After checking his lines with a T-square, Winters and boss Richard Baxter went to work, using a power saw for a rough cut and then, for the delicate touches, carefully chipping out the wood with an old-fashioned mallet and chisel.
It was one step in trying to extend the life of the four-story structure by at least a few more centuries.
Windmill preservation is taken seriously on the East End, home to 11 centuries-old wind-powered grist mills built in what began as English settlements. They are the largest surviving regional group of windmills in the nation, said Robert Hefner, a windmill expert and preservation consultant overseeing the project.
Despite the weak economy, East Hampton village, which owns three mills, didn't balk at allocating $200,000 to restore the Hook Windmill, which in its day represented state-of-the-art wooden technology. The project includes a new timber foundation, replacement of rotted ends of support posts - work that Winters and Baxter began several weeks ago - and adding new cedar shingles.
"How could we not spend the money?" asked village administrator Larry Cantwell. "It's clearly historically significant, and it's an icon for the village," emblazoned on both the village and town seals.
"The windmills symbolize our sense of history and that this was a New England farming community," Hefner said. "And they embody the age of wooden technology."
On Long Island, Hefner said, windmills were situated primarily on the East End because land to the west had streams and harbors to provide "water power, which was cheaper, more efficient and more predictable" for grinding grains into flour.
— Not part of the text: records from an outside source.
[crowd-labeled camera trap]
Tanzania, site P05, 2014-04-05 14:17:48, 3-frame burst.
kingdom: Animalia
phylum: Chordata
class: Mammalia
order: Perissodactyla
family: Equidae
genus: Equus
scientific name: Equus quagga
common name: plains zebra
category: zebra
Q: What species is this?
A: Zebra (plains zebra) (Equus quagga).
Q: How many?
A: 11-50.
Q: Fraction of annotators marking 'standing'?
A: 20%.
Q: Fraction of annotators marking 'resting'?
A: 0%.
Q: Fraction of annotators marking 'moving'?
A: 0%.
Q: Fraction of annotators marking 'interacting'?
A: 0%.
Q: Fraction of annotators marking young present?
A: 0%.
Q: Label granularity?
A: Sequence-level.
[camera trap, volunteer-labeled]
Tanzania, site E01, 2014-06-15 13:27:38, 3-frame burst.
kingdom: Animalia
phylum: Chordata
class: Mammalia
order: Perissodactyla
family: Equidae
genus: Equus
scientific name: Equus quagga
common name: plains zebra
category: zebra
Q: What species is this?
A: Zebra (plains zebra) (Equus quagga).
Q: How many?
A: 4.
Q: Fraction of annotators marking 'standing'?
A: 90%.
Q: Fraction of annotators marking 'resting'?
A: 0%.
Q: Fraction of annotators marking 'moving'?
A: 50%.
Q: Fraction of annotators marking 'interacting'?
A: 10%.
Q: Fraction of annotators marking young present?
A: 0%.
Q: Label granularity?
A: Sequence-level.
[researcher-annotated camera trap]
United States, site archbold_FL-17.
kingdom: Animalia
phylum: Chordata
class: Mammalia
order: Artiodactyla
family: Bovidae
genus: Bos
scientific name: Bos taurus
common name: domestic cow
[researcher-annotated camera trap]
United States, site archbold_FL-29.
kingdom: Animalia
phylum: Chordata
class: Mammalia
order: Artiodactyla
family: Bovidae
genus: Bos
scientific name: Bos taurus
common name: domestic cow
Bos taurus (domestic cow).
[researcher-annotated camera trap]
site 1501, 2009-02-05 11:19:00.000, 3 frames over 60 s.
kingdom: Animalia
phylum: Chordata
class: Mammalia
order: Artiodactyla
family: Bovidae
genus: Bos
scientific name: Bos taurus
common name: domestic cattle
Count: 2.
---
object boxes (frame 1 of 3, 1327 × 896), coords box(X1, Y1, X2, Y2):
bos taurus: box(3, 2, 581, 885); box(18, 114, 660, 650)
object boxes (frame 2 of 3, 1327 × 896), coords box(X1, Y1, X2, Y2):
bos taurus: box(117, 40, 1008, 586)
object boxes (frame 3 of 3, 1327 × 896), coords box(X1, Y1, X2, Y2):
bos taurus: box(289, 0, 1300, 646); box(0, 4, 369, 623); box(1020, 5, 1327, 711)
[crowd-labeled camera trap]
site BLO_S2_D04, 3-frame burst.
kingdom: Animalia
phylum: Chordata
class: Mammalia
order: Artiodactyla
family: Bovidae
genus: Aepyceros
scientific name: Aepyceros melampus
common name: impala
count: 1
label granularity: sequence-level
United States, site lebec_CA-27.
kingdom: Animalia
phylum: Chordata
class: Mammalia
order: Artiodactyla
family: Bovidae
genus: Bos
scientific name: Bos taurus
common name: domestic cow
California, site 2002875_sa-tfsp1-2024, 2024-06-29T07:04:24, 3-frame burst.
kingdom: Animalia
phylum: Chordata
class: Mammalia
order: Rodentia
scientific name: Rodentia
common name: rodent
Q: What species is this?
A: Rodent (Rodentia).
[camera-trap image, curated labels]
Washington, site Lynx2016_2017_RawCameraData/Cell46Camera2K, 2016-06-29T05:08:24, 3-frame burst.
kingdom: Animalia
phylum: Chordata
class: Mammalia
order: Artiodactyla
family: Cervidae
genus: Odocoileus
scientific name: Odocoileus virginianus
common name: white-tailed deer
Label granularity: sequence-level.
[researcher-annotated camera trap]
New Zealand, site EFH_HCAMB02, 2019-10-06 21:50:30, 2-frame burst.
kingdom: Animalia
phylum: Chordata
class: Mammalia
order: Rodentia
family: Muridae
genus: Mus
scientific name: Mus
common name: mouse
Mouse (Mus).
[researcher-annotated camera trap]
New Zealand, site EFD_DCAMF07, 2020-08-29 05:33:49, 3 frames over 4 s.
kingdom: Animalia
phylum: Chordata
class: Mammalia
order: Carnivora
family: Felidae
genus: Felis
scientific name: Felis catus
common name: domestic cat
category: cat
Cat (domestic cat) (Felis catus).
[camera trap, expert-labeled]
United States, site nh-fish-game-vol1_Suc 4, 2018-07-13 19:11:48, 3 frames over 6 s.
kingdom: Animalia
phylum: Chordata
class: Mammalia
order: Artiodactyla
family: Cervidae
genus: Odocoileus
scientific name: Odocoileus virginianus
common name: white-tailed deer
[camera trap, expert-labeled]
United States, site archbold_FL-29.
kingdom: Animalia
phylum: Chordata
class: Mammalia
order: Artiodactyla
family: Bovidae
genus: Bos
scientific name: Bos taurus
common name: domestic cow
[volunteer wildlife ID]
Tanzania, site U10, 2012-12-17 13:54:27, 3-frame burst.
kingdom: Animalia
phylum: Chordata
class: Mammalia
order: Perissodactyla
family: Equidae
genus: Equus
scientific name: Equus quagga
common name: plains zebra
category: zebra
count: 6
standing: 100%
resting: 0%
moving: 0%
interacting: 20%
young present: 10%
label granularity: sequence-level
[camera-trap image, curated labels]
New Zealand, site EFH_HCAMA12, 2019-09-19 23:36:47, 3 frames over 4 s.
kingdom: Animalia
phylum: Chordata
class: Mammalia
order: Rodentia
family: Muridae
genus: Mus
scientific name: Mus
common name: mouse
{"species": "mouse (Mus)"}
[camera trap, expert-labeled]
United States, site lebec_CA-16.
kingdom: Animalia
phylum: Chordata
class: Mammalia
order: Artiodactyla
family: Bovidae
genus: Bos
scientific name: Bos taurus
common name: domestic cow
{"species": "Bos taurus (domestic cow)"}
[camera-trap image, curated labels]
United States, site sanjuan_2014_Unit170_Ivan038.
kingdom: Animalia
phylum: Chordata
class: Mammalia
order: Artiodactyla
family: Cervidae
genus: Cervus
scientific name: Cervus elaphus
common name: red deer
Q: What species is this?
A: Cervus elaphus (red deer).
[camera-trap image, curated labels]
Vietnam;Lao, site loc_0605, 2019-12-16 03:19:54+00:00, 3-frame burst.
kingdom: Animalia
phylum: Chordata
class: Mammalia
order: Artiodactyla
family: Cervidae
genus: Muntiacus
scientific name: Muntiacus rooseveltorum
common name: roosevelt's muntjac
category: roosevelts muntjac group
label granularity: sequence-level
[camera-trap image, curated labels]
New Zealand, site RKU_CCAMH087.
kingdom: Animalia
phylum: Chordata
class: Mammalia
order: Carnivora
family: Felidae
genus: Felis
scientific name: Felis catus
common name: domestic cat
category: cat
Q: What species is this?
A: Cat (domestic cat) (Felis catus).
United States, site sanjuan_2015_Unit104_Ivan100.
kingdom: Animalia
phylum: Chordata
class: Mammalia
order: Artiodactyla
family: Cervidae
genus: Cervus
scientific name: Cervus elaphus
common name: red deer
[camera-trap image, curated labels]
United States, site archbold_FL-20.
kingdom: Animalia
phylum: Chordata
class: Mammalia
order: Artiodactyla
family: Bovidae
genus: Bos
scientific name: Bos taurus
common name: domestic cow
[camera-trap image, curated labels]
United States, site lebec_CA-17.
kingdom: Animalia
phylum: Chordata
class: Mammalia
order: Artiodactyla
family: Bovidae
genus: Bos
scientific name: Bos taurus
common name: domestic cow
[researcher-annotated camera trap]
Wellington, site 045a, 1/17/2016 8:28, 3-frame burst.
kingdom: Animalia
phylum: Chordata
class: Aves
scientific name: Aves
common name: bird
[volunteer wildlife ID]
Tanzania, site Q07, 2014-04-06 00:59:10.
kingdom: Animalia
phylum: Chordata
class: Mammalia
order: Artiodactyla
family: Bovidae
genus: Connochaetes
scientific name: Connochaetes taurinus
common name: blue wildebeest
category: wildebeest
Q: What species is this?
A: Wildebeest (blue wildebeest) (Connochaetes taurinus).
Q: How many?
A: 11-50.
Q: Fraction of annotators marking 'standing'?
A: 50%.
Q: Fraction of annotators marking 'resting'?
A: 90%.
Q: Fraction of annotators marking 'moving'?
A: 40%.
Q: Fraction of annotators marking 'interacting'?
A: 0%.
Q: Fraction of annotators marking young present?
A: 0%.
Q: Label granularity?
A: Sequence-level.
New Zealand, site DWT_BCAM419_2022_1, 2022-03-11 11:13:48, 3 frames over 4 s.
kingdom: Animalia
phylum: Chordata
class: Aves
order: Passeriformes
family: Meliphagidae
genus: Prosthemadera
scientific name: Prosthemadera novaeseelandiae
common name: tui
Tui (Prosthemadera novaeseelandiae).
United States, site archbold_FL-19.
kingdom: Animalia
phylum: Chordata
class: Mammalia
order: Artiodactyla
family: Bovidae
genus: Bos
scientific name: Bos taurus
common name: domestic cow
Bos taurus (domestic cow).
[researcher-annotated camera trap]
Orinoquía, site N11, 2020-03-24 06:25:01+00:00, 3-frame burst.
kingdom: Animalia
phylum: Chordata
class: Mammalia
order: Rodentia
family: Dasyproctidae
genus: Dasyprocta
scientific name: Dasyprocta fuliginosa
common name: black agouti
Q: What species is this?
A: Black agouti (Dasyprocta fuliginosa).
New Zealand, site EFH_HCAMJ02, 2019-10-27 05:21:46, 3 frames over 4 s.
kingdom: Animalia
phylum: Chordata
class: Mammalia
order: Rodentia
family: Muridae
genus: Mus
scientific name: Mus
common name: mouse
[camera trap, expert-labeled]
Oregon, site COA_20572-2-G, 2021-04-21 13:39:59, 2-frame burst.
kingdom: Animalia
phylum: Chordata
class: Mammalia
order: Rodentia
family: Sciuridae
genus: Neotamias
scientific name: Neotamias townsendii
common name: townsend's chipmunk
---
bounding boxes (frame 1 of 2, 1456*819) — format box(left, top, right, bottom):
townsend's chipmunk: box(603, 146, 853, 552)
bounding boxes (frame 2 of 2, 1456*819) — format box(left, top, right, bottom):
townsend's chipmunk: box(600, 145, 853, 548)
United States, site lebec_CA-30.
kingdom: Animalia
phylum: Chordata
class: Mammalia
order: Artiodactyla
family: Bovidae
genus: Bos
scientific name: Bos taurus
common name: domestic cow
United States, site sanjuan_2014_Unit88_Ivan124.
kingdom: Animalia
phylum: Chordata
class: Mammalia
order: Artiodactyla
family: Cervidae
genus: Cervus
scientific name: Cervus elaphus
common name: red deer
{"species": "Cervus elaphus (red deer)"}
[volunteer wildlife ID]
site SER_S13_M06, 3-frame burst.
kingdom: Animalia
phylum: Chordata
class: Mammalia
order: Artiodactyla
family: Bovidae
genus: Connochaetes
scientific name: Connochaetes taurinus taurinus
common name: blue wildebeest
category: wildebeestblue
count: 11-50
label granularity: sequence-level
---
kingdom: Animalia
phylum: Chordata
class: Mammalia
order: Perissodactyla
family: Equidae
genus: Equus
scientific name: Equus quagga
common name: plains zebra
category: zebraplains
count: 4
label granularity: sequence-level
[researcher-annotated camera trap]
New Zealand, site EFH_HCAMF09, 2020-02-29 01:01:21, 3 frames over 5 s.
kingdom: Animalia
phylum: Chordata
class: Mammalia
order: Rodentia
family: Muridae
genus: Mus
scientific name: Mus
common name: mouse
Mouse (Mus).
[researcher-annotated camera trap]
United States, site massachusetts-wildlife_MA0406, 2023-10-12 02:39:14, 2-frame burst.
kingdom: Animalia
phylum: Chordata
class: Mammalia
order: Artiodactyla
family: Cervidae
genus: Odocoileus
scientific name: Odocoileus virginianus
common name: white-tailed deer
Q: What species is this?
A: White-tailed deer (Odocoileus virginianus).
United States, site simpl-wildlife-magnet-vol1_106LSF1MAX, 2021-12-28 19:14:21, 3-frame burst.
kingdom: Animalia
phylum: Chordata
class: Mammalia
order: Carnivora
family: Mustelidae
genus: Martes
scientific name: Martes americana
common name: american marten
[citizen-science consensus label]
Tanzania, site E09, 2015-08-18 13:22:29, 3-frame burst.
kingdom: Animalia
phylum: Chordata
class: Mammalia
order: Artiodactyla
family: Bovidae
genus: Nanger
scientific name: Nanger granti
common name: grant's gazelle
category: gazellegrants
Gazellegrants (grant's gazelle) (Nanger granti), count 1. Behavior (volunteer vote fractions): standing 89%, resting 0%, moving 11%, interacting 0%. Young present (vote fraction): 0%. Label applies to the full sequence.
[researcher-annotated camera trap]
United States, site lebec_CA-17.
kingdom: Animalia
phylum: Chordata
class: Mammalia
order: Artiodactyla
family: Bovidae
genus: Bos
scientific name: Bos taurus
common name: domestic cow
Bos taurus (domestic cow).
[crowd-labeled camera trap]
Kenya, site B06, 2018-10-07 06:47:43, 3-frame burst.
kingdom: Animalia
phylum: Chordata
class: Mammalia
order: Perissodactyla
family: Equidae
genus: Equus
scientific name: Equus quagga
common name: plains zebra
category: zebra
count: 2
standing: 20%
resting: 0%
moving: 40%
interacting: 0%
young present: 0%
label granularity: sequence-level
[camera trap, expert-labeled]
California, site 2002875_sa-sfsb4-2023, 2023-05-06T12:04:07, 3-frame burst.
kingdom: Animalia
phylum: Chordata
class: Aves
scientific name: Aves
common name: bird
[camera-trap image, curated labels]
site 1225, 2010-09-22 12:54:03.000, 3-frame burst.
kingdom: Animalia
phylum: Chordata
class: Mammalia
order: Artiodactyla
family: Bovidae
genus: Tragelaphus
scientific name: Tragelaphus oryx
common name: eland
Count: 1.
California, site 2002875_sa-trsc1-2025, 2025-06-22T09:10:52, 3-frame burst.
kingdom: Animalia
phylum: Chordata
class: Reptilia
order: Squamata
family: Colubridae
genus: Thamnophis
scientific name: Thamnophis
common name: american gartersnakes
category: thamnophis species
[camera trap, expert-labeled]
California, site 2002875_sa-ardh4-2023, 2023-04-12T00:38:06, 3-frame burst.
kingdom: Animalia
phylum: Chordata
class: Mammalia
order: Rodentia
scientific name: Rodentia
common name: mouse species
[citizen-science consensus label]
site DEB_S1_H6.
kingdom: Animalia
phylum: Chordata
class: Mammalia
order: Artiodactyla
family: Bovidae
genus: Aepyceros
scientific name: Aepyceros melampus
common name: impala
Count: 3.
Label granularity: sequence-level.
Long Islanders can thank 19th-century artists who immortalized them in bucolic landscape paintings and prominent families like the Gardiners who were passionate about history for the high survival rate of the windmills.
"The East End, particularly the South Fork, was discovered as a summer resort, and artists came out here and loved to paint windmills, so they were valuable as part of the picturesque landscape," Hefner said.
Only a few windmills were lost. One in Orient was moved off the Island in 1898 while the Amagansett mill burned in 1924.
By the end of the year, Cantwell said, the Hook Windmill will be able to operate as it did two centuries ago. As was the case before it deteriorated, "a couple times a year we will put the sails on and run the mill, although we don't necessarily grind anything."
The first hint the mill was in trouble surfaced about five years ago when its cap would no longer turn to face the sails into the wind. Confirmation that something was amiss came last fall when the village public works superintendent noticed the ends of floorboards on the ground level were sticking up three or four inches.
A village carpenter removed the flooring and discovered one side of the wood foundation and ends of corner posts that rested on the frame had been so riddled by powder post beetles that poking a finger into the remaining wood caused it to crumble into dust. The deterioration had allowed the structure to settle five inches on the east side.
Richard Ward Baxter Restorations of Amagansett, which had worked on all three village-owned mills, got the restoration contract. Its first task was building a new foundation from 13-by-12-inch rot-resistant heartwood from Suriname.
It was installed after the village hired Davis Construction House & Building Movers of Westhampton Beach to raise the structure. The company used computerized hydraulic jacks to lift the mill on a grid of steel beams and place it on wooden cribbing.
"We were nervous about whether it could be leveled without damaging something," Hefner said. "But within an hour he had leveled the mill and raised it two feet without a creak."
That allowed Baxter and Winters to begin cutting off the rotted bottoms of the corner posts to "scarf," or cut, in aged sections of replacement wood up to 14 feet long. "Then hopefully," Baxter said, "the mill will last another 300 years."